PennyCoder: Efficient Domain-Specific LLMs for PennyLane-Based Quantum Code Generation
Abdul Basit, Minghao Shao, Muhammad Haider Asif, Nouhaila Innan, Muhammad Kashif, Alberto Marchisio, Muhammad Shafique
TL;DR
The paper addresses the privacy, latency, and cost challenges of cloud-based quantum code assistants by introducing PennyCoder, a lightweight on-device framework for PennyLane-based quantum code generation. It combines domain-specific instruction tuning on the PennyLang dataset with parameter-efficient LoRA fine-tuning of a LLaMA 3.1-8B foundation model, augmented by an optional RAG module for long-tail tasks. Empirical results show PennyCoder achieving 44.32% accuracy on PennyLane tasks, outperforming both the base model and a RAG-augmented baseline, while maintaining local deployability. This work demonstrates a practical path toward private, on-device quantum programming assistants that can support QML and QRL workflows, and outlines future directions for data augmentation and hardware-aware enhancements.
Abstract
The growing demand for robust quantum programming frameworks has unveiled a critical limitation: current large language model (LLM) based quantum code assistants heavily rely on remote APIs, introducing challenges related to privacy, latency, and excessive usage costs. Addressing this gap, we propose PennyCoder, a novel lightweight framework for quantum code generation, explicitly designed for local and embedded deployment to enable on-device quantum programming assistance without external API dependence. PennyCoder leverages a fine-tuned version of the LLaMA 3.1-8B model, adapted through parameter-efficient Low-Rank Adaptation (LoRA) techniques combined with domain-specific instruction tuning optimized for the specialized syntax and computational logic of quantum programming in PennyLane, including tasks in quantum machine learning and quantum reinforcement learning.
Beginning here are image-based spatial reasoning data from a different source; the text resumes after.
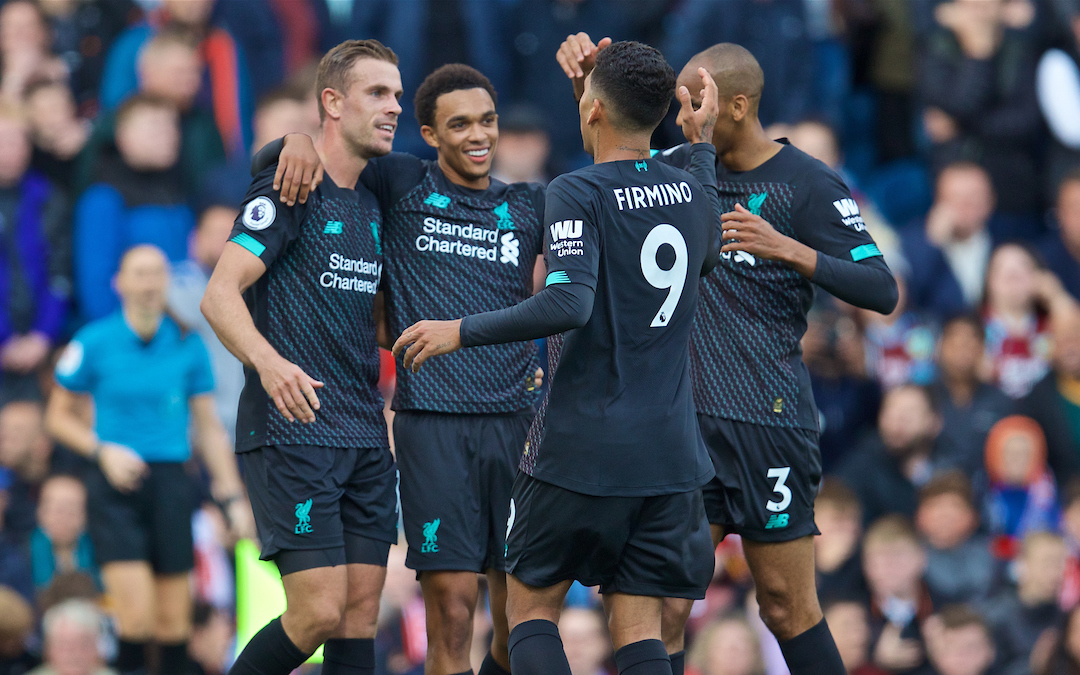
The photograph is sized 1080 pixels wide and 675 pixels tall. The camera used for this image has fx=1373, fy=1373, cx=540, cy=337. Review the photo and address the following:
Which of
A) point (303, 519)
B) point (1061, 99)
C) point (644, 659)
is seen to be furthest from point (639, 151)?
point (1061, 99)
Unlike prior work focused on cloud-based quantum code generation, our approach emphasizes device-native operability while maintaining high model efficacy. We rigorously evaluated PennyCoder over a comprehensive quantum programming dataset, achieving 44.3% accuracy with our fine-tuned model (compared to 33.7% for the base LLaMA 3.1-8B and 40.1% for the RAG-augmented baseline), demonstrating a significant improvement in functional correctness.